The leader introduces the pieces thus:
…A feeling of time, of place, of landscape. No brass, to begin with. More reflective. Woodwinds, guitars, strings, percussions and rhythms. A feeling of countryside. Evocations, paintings… landscapes.
Sangster could hear the environment he imagined, and painted those sounds. This is my clear favourite of the series.
‘Green Hill Country’ opens proceedings with a bass line that can only be described as funky. Soon Jim Kelly’s deft, spare guitar drops in and we’re away, rambling through Shire with tenor and flute solos and another neat Kelly solo to take us out. ‘The Lonely Mountain’ is an example of Sangster’s pretty MOR jazz style. Beautifully played, but very nice, very safe.

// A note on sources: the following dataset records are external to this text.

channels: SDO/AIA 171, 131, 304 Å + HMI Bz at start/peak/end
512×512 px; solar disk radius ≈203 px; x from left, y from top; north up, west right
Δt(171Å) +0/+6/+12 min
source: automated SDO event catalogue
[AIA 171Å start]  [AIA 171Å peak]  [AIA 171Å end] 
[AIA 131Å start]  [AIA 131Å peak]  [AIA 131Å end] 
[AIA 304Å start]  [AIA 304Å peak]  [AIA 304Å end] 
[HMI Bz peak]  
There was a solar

One of my favourite pieces is the ten minute ‘Old Forest’, featuring the two guitars of Jim Kelly and George Golla, with some tasty vibes from the leader. I love the way it drifts like blown autumn leaves and hovers between sunlight and shadow. The other forest piece ‘Fanghorn’, is excellent too, built around a pretty descending riff picked out by various combinations of the ensemble.
You know, I’d never realised how strong Sangster’s arboreal fixation was. ‘A Dance For the New Forest’ opens the second disc with a gently funky baseline and some groovy playing all round. The final track I’ll mention is ‘Panorama: from the Tower Hills’. Kelly again floats and darts, Greg Lyon’s bass playing has a supple groove, the whole thing works wonderfully. This is classy contemporary jazz.
Landscapes of Middle Earth is cheerful, swinging jazz-rock lite. Sure, it can evoke Middle Earth if you’re tuned in to that mythos, but it also channels the sunny vibe of Bondi Beach equally successfully. Have a pipe of Longbottom Leaf; open a beer and kick back. Cheers.
* I am indebted to the Urban Bowerbird blog, where Rohan’s piece Revisiting John Sangster’s Lord of the Rings LPs prompted me to recalibrate my ears for Sangster’s Middle Earth music. Rohan also had me revisiting the musician’s memoir Seeing the Rafters (Penguin, 1988), which was again entertaining.